El legado de las obras: promesas que pesan más que los trofeos
Antes del primer silbatazo, la Secretaría de Desarrollo Agrario, Territorial y Urbano (Sedatu) anunció una inversión nacional de 2 mil millones de pesos para la estrategia federal denominada «Mundial Social 2026» la cual contemplaba construcción y rehabilitación de 1,200 canchas de fútbol y espacios comunitarios en las distintas entidades federativas.
El objetivo es usar el impulso del Mundial de Fútbol como un catalizador para reconstruir el tejido social, alejar a los jóvenes de la violencia y promover estilos de vida saludables.

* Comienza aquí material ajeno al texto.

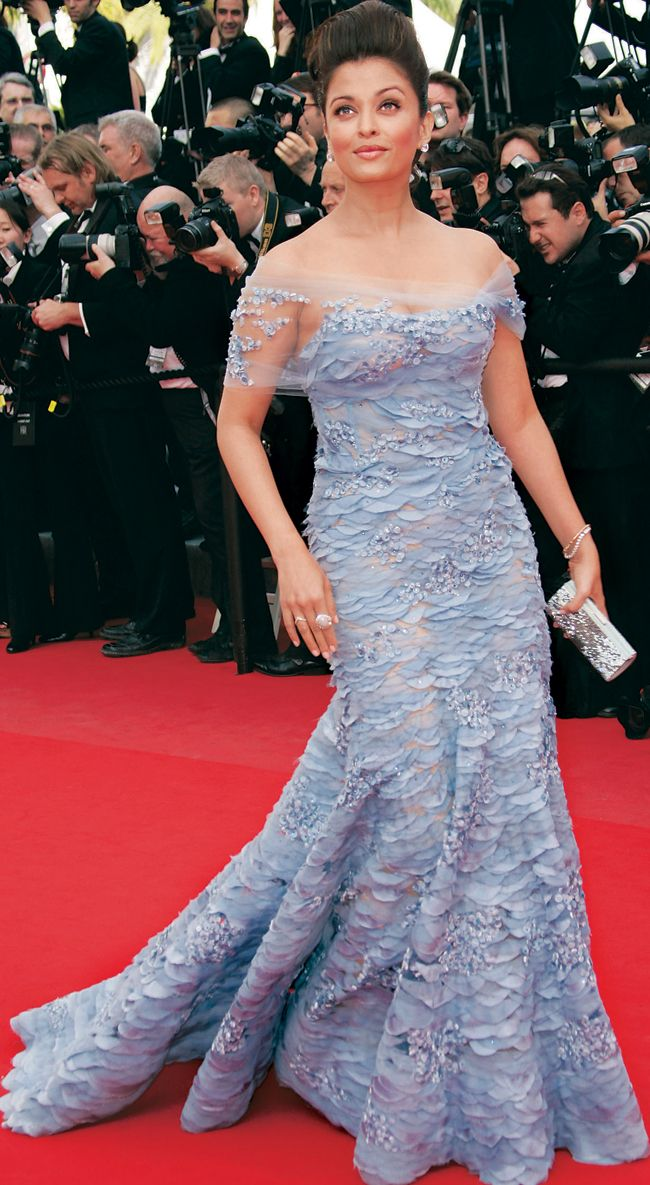 Red Carpet Round Up A Look At Aishwarya Rai S Fashion Moments At Cannes Over The Years Stunning Prom Dresses Bollywood Fashion Fashion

En conjunto con otras dependencias, el programa federal de infraestructura deportiva busca dejar un legado permanente en las comunidades de México más allá del torneo internacional. En Morelos, el programa Mundial Social 2026 contempló un plan maestro de 47 obras deportivas distribuidas de manera estratégica a lo largo de 30 municipios del estado. Al corte del 9 de julio de 2026, el Gobierno de Morelos y la Sedatu solo han entregado 9 espacios deportivos terminados, pese a haber declarado que se alcanzó la meta general nacional.
Economía y turismo: el auge que se fue sin dejar raíces
Las proyecciones oficiales de la Secretaría de Turismo (Sectur) apuntaban a un impacto histórico para México durante la Copa Mundial de la FIFA 2026, colocando al turismo deportivo en el centro de la economía nacional. Sin embargo, al concluir el torneo, los balances mostraron una realidad con matices interesantes.
Mientras que las cifras estimadas por la dependencia contemplaban cifras de esa magnitud o superiores a los miles de millones de dólares, con reportes oficiales e iniciativas que superaron los 66 mil millones de pesos solo en la Ciudad de México, los análisis privados, como el de la consultora Deloitte, posteriores al torneo indicaron que el impacto financiero directo rondó los 45 mil millones de pesos y primó el consumo interno y turismo local.
“El Mundial no cambiará estructuralmente la trayectoria de la economía mexicana”, afirmó Humberto Calzada, economista en jefe de Rankia, al señalar que será solo un estímulo de corto plazo para una economía que el Gobierno prevé crecerá entre 1.8% y 2.8% este año, por encima del 1.1% esperado por analistas.
Espejito, espejito ¿cuál es tu veredicto?
Más allá de las cifras y las quejas, hubo algo que permanece: la capacidad de los mexicanos para encontrarse como iguales. En las calles, en las pantallas públicas, en las casas, se recuperó esa sensación de pertenencia. El reto es no dejar que esa solidaridad se quede solo en los días de fiesta, porque la Megalópolis sigue con sus mismos problemas: el transporte público colapsado, la inseguridad que golpea a los barrios populares, la desigualdad que separa a quienes pueden ir al estadio de quienes solo pueden verlo por la televisión.
El Mundial nos mostró que sí podemos organizarnos, que sí podemos movilizar recursos y voluntades. La pregunta que queda flotando en el aire, mientras las calles recuperan su ritmo habitual, es: ¿seremos capaces de usar esa misma fuerza para construir el país que merecemos, más allá de los goles y las celebraciones?